Текст документа —
######
В раздел "Переписка филологов" вошли письма Н. Я. Берковского и умершего совсем молодым Я. И. Гина (1958—1991), автора исследований грамматических категорий и их использования в русском языке и русской литературе. Содержателен раздел "Публикации". В нем

рассказывается о варшавском архиве Д. В. Философова (самая запоминающаяся часть связана с Арцыбашевым) и вынужденном участии Даниила Хармса и Николая Олейникова в дискуссии о формализме 1936 года (все время узнаешь о падении людей, которые в нормальных условиях вели бы себя вполне прилично: здесь такой падший ангел — Ольга Берггольц), а также воспроизведен дневник профессора Д. П. Каллистова за 1926—1927 годы; ненависть Каллистова к советской власти сравнима только с его ненавистью к евреям, от которых, по его убеждению, и пошли в России все беды (взгляд не слишком оригинальный). Заканчивается выпуск четырьмя рецензиями (из них большинство читателей привлечет, видимо, разбор вышедшего в 1995 году однотомника Юрия Юркуна) и некрологом члена редакции RS фольклориста Бориса Николаевича Путилова.
######
Исходные данные —

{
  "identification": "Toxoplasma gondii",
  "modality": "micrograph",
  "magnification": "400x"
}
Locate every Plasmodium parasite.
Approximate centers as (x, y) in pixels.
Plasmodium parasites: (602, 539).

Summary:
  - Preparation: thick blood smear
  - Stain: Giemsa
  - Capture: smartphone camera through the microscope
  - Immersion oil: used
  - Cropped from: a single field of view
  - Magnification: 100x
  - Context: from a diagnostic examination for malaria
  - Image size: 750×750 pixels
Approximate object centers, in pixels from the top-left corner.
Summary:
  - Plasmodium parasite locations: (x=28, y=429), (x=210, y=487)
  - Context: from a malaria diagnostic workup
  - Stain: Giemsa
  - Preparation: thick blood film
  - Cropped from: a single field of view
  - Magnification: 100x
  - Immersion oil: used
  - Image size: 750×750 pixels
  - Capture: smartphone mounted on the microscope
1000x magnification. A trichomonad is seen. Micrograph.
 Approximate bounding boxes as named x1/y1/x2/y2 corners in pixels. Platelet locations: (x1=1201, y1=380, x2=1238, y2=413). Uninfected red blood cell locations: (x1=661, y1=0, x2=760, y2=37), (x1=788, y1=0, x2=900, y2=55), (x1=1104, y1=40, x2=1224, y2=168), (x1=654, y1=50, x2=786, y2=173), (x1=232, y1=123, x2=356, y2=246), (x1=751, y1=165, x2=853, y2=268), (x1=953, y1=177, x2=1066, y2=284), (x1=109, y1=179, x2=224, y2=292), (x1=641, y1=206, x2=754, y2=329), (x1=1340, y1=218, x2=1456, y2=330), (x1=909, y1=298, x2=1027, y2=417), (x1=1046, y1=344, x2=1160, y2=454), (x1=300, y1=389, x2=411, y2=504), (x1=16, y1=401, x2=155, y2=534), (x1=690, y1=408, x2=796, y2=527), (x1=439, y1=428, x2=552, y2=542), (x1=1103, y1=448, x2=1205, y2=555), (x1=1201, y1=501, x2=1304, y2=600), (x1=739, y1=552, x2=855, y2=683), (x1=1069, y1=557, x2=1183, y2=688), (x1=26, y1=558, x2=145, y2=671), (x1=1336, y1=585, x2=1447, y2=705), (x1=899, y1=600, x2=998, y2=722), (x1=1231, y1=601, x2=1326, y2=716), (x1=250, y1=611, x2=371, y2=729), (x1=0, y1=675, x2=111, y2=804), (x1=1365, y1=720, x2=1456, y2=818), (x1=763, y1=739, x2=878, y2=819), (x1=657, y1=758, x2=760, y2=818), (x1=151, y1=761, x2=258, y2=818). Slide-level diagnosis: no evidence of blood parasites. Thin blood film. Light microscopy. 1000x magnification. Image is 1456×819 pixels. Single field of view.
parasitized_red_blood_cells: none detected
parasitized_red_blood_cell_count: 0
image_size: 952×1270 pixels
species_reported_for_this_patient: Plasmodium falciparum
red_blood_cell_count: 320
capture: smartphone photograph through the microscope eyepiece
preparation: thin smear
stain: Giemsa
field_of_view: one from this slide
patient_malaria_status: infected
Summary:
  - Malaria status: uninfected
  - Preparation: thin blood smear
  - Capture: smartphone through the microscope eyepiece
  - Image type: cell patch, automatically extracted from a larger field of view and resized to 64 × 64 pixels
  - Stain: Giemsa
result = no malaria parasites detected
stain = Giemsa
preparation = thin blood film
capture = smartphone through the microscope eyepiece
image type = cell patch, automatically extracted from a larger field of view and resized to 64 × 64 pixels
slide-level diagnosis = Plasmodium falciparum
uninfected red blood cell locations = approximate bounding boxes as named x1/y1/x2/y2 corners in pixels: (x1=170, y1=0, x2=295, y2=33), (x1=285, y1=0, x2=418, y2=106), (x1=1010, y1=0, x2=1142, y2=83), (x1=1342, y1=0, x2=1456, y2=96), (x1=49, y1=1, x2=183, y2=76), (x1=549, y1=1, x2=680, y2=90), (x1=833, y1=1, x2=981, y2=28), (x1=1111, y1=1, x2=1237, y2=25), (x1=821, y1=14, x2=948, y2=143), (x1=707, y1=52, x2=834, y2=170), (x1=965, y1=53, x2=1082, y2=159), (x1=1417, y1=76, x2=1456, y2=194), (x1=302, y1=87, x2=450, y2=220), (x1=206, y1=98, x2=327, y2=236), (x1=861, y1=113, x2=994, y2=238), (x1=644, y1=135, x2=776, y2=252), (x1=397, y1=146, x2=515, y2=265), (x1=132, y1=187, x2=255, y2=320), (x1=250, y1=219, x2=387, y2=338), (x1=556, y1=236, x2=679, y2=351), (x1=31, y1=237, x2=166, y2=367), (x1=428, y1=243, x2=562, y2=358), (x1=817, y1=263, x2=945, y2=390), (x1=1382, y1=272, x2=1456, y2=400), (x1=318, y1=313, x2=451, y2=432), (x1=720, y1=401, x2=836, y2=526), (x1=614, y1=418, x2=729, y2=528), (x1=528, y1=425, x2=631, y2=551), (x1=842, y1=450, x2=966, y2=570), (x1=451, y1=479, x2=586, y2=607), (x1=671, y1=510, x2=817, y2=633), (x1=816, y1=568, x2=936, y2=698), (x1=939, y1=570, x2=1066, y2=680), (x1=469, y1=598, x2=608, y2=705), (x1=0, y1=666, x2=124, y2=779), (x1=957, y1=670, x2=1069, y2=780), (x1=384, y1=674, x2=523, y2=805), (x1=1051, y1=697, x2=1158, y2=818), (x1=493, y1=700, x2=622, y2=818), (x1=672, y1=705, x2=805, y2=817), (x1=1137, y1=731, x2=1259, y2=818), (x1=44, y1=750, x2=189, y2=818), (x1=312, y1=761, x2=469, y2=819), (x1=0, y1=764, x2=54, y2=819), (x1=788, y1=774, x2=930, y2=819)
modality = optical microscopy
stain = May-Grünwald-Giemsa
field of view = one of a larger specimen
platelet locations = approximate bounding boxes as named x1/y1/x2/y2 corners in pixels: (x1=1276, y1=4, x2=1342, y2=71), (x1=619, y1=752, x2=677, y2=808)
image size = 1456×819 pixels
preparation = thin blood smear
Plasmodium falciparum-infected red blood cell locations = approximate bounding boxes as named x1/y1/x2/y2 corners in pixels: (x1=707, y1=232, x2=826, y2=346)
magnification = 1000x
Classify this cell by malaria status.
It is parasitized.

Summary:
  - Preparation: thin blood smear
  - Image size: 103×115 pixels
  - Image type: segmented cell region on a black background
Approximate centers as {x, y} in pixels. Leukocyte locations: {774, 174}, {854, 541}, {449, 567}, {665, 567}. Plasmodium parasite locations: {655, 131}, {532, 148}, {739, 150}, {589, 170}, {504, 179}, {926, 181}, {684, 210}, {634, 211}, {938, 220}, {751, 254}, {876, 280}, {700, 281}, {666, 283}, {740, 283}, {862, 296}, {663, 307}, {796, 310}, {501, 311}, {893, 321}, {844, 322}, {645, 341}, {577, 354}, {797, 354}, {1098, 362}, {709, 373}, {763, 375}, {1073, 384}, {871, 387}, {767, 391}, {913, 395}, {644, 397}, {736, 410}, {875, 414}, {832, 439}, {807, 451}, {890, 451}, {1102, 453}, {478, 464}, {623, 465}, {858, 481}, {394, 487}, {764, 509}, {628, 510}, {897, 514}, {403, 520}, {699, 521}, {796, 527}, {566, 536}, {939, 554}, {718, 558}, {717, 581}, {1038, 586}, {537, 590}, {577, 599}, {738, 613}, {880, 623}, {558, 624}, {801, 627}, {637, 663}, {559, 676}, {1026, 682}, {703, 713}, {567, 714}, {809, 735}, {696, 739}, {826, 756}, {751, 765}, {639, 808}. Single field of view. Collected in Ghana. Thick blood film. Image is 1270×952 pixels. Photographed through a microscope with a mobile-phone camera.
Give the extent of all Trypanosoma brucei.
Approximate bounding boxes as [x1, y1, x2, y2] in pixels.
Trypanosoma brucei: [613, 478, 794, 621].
######
Задание — Чьи письма, согласно тексту документа, вошли в раздел "Переписка филологов"?

Ответ — Письма Н. Я. Берковского и Я. И. Гина.